カラーコンサルティング

私たちは、カラーコンサルティングを通して、建物や空間のもつポテンシャルを引き出し、建物・空間そして街が未来にどうあるべきかを読み込み、「らしさ」を色からご提案致します。
現代の日本では、空間における色の役割がまだまだ理解されておりません。
色を使っているとしても、単純に「好きな色で彩る」ということが多いように思います。
しかしそれでは、空間が持っている本来の豊かさを十分には堪能できません。

「表面の質感・色相・明度・彩度・光源の色温度」を考え、それを、ライフスタイルや家族構成、街の風景、方角、日光の当たり方など、その土地やお施主様の「らしさ」を深く考察することで配色していきます。

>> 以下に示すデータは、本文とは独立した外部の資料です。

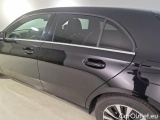  Mercedes  A-Klasse MERCEDES-BENZ CLASSE A / 2018 / 5P / BERLINA A 200 D AUTOMATIC BUSINESS #77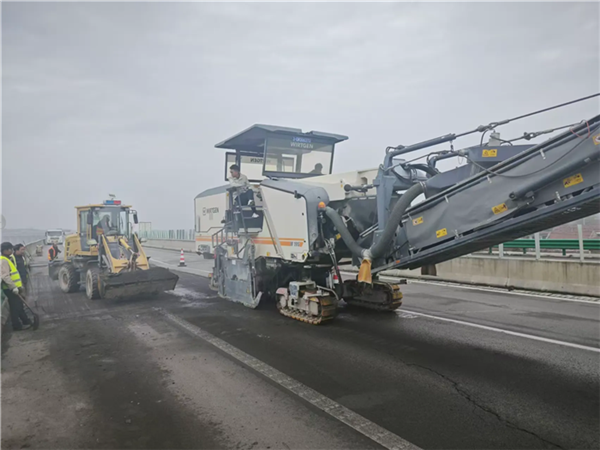 微信圖片_20250109161746.png 微信圖片_20250109161746.png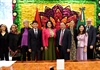 Hội nghị MONDIACULT 2022: Việt Nam sẵn sàng chia sẻ kinh nghiệm đóng góp của văn hóa đối với sự phát triển bền vững của quốc gia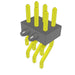 MMT-103-01-L-DH-A - Samtec Inc.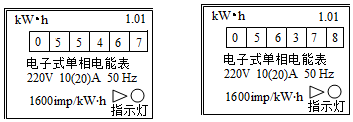 德优题库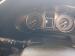 Toyota Hilux 2.4 GD-6 Raider X 4X4 automaticD/C - Thumbnail 11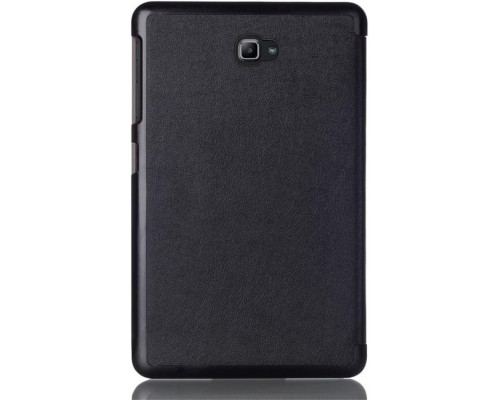 Чохол для Galaxy Tab A6 SM-T580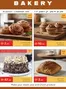 Istanbul Supermarket catalogue | Bakery Deals | 2026-01-29T00:00:00.000Z - 2026-02-04T00:00:00.000Z
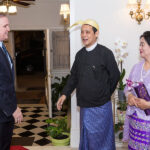 69th-ani-independence-day-33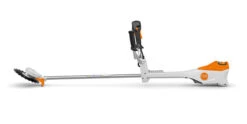 STIHL RGA 140 Cordless Brushcutter -Care Garden Shop 0badc46cb60b4d528ced1f971ba90542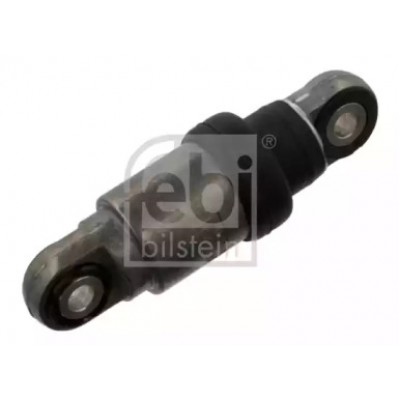 Амортизатор, поликлиновой ремень 11332 FEBI BILSTEIN - купить в магазине запчастей по Украине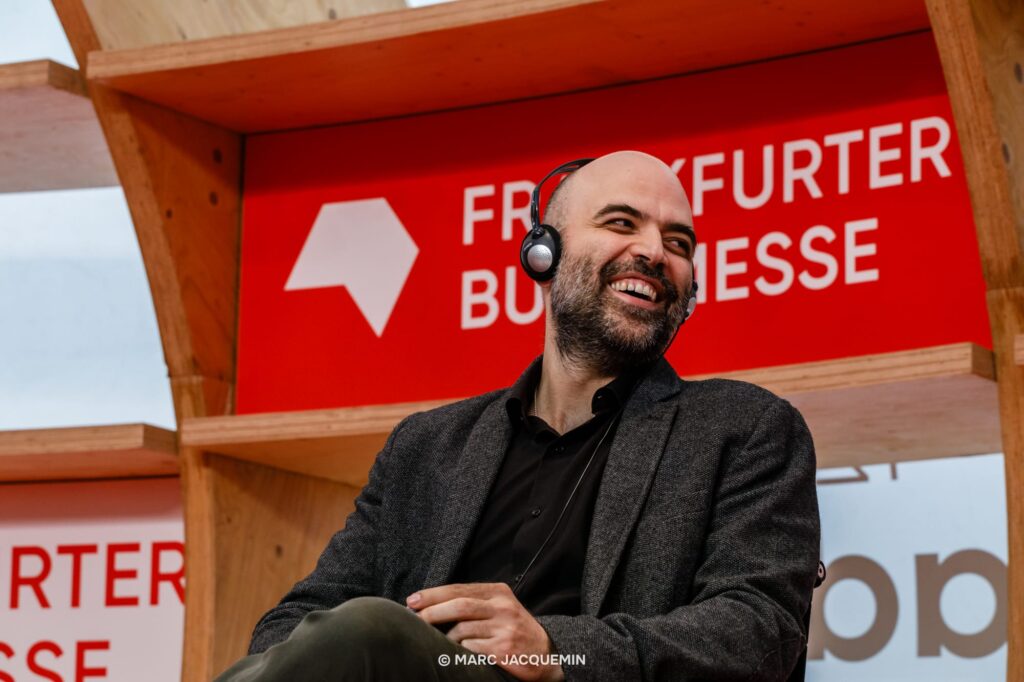 Copyright © Marc Jacquemin | www.marcjacquemin.com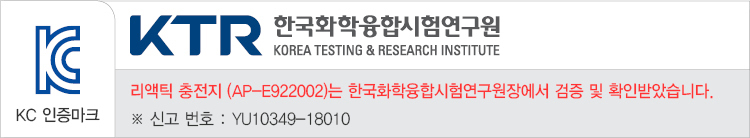 이미지설명입력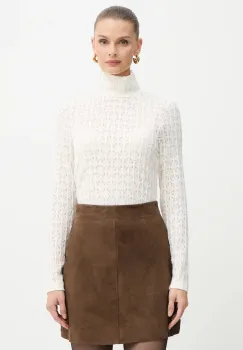 Pinko pulover imagine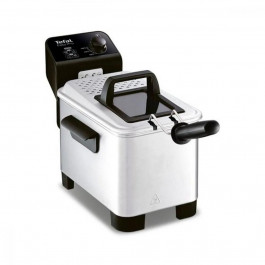   Tefal Easy Pro FR3330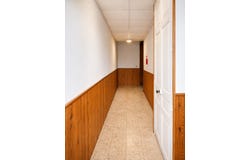 Vivonne, Poitou-Charentes 86370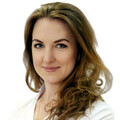 Уткина Марина Васильевна - акушер, гинеколог г.Москва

ポーターズペイントで長年にわたって培われた色の知識をもって、インテリアから建物の外壁までコーディネート致します。

お施主様の愛着を受け継ぎ、街へと広げていく外壁コンサルティング

江戸時代からの伝統ある街、湯島でビルの外壁色のカラーコンサルティングをさせていただきました。
築40年を超えるビルをリブランディングし、不動産としての価値向上を図りつつ、街に対してその佇まいを残し、次の世代へと繋いでいくプロジェクトです。
プランニングのポイントは「街並みから乖離しない配色・お施主様のご意向と「らしさ」を汲んだ次世代へと繋いでいけるタイムレスな配色・リーシングを意識した対象に合った配色」の3つです。

南側ファサードのカーテンウォールは既存を生かすことが決まっていたため、それ以外の北東西の壁面を対象にしております。
古くから続く湯島の街は、現代の無彩色が増えているビル外壁と異なり、オレンジ~茶の外壁が多く見られ、それが街全体に統一感をもたらしています。この一体感を維持するため、色相は同系統に保ち、新たなテナントとなる医療系の企業様向けに「清潔な」イメージを付与していくため、明度をあげ、彩度を下げ、全体を明るく演出しております。
全体の構成として、南側ファサードの深い小豆色と、お施主様がビル建設当初にこだわられたエントランスのモザイクタイルとの親和性もよく、街並みと馴染ませつつ、明るい仕上がりとなりました。
100年後も、世代を超えて街に愛される建築へ、今後もお手伝いをさせていただきます。